Thanks for the memory

By Elmer Ordonez

Then it came to me – the pre-war song “Thanks for the Memory” sung by Bob Hope with another, a favorite which Elenita (Tita) and I included in our CD album of songs of remembrance, our giveaway at our golden anniversary in 2006.

I first heard the song on radio in 1937 ( I was seven then) and it became a theme song of Bob Hope — the first strains of which signaled his entrance in performances on TV and in overseas appearances before homesick GIs in three wars (WWII, Korean, and Vietnam). He was hilarious with his one-liners and his skits with crooner Bing Crosby.

Songs become touchstones of time and place and occasion. Elenita and I have at least fifty of them in our anniversary album – each one marking a period or moment in our lives that conjoined since 1956. “Thanks for the Memory” with lyrics memorable to Hope evokes in listeners memories from their own repertoire of shared experiences.

Ours include stints abroad, four years in Madison, Wisconsin, two one-year teaching assignments in New York, a year in Oxford, England, a year and a half in Malaysia, and twelve years in Montreal. We lived abroad for a total of 20 years before settling down in the “old country”, as expats say, to teach 15 more years before retirement in Imus.

The Hope song catalogues incidents, moments, details, impressions. I should be writing my own lyrics to the song. Not being a lyricist, I will do it in prose. Not quite the same though.

We treasured the seasons in Madison, like autumn when we first arrived. From our first apartment in what Eddie Reyes called “Dickensian”, we could see the autumn leaves from our window with our eight-month old Mo, the radio playing “Tammy” by Debbie Reynolds.

We had our first snow in Eagle Heights, a new housing for graduate students and their families, and made halo halo from the newly fallen white flakes. Autumn almost over, we walked through the woods to Picnic Point, and trod on the thick carpet of fallen leaves. We felt the chill in our bones, thinking a sweater would do in the open.

We had our first blizzard December that year, thankful that our apartment was well insulated, and we had just done our groceries so our small fridge was well stocked. We bought only the cheap cuts of meat good for soups and stews. Our only treat was at McDonald’s once a month.

I hated waiting for the school bus in winter when five minutes in the bus stop was an eternity. Good thing we got warm coats from the Salvation Army. I envied your staying home with Mo, reading Dr. Spock to her or letting her watch on TV the Mickey Mouse show or the Friendly Giant while you kept house. I was grateful for the hot beef stew or chicken soup you prepared when I got home from the campus. .

In Potsdam, New York, we would drive on weekends to see the St. Lawrence Seaway locks where at the viewing deck we could chat briefly with Filipino seamen on ships going to the Great Lakes. In the Adirondacks we visited Saranac Lake where Quezon was remembered as El Presidente.

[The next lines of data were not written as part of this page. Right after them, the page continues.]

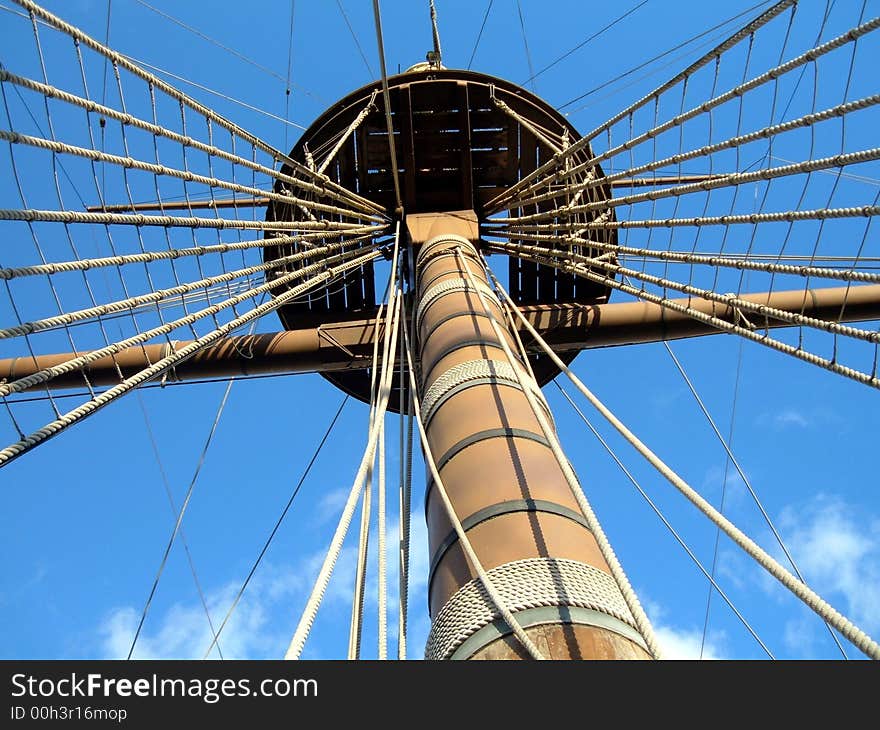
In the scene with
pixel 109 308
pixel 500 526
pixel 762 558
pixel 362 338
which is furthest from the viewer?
pixel 362 338

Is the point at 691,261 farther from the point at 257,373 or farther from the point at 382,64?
the point at 257,373

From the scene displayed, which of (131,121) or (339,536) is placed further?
(131,121)

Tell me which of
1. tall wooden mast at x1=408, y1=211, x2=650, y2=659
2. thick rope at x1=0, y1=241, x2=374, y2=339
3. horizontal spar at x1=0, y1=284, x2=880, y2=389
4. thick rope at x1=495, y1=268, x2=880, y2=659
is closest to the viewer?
thick rope at x1=495, y1=268, x2=880, y2=659

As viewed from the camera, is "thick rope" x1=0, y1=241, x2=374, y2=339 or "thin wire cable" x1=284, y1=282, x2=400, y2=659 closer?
"thin wire cable" x1=284, y1=282, x2=400, y2=659

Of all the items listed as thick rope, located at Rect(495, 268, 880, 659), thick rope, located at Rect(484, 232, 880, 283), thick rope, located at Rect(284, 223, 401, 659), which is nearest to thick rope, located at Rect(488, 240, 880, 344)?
thick rope, located at Rect(484, 232, 880, 283)

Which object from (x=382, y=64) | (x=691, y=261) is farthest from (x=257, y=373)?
(x=691, y=261)

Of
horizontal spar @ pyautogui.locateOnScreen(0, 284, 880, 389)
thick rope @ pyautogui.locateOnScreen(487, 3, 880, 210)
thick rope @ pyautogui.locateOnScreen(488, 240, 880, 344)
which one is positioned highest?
thick rope @ pyautogui.locateOnScreen(487, 3, 880, 210)

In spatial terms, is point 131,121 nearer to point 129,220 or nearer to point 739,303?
point 129,220

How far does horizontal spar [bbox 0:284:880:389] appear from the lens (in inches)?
317

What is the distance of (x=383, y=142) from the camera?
28.3ft

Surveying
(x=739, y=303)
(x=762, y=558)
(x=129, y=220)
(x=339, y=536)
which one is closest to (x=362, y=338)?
(x=129, y=220)

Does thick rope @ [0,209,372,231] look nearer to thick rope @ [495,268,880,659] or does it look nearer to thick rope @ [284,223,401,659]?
thick rope @ [284,223,401,659]

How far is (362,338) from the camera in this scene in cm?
825

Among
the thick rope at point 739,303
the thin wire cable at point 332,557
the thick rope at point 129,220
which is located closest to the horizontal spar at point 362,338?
the thick rope at point 739,303
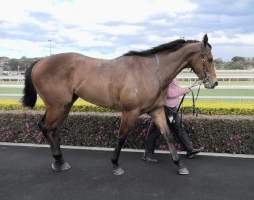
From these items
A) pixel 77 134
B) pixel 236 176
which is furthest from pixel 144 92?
pixel 77 134

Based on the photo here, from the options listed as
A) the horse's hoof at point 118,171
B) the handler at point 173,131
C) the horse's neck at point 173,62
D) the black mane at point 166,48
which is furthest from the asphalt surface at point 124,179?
the black mane at point 166,48

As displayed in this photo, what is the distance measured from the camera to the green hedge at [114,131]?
6.77 m

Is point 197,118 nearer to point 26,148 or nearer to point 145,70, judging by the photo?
point 145,70

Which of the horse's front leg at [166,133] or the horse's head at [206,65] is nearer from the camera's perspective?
the horse's head at [206,65]

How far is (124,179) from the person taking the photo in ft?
17.5

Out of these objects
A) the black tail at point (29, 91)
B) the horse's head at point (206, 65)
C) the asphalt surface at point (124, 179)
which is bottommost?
the asphalt surface at point (124, 179)

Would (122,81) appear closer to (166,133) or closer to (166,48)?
(166,48)

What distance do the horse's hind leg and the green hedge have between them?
1426mm

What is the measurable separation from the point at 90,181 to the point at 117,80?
1.54m

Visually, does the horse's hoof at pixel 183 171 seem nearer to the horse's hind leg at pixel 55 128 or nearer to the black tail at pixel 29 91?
the horse's hind leg at pixel 55 128

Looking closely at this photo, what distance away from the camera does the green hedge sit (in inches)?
267

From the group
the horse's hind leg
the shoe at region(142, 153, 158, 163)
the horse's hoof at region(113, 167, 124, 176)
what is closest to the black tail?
the horse's hind leg

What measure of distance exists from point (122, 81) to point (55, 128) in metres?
1.38

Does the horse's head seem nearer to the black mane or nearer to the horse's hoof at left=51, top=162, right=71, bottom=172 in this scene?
the black mane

We had no central heating in Cowley, Oxford, and made do with coal in the fireplace and electric fires in the bedrooms. We had to wear our overcoats inside theaters and endure the cigarette smoke. Good thing we had no asthma then but we stank after every show. On weekends we toured the English countryside with a Minor 1000 that still used a crank to start a stalled engine. .

In May 1967 we began our “grand tour” of western Europe with three kids and Minda. From the start the car handle broke and I had to secure it with a string so it wouldn’t fall off. The camp ground atop the cliffs of Dover was still frozen and we all slept in our tent with our winter coats on.

Camping grounds in northern France had not yet opened and we stayed in a small hotel with a full view of Amiens cathedral. Our “petit dejeuner” was a pitcher of warm fresh milk and a big bowl of croissants. The children still talk about it. And the juiciest weiners in Munich.

British soldiers in lorries waved at us in the Minor 1000 with its roof rack fully packed with our things. We guessed ours was the only Minor 1000 they had seen on the road in Europe. .

In southern France we checked in a camp site and wondered about the caravans with curtained windows and the big American cars which should have told us they belonged to gypsies. They became friendly when you talked to them in Spanish.

We crossed the Pyrenees to Spain late afternoon and had to check in an auberge at the border. We woke up that morning to see our Minor 1000 covered with snow. In sunny Zaragoza you marveled at tent sites, each canopied with roses. We did see the sky in Toledo as El Greco saw it.

Two more weeks we toured Italy, Austria, Switzerland, Germany, Holland, Belgium where we took the ferry back to Dover just as the Six-Day War began. We vowed to revisit Spain and Italy later on, and we did. A flood of memories of other places, other times. Thank you, Elenita, thank you so much.

(A memorial gathering for Elenita, 79, will be held tomorrow morning at 10, at the Island Cove, Binakayan, Kawit, Cavite.)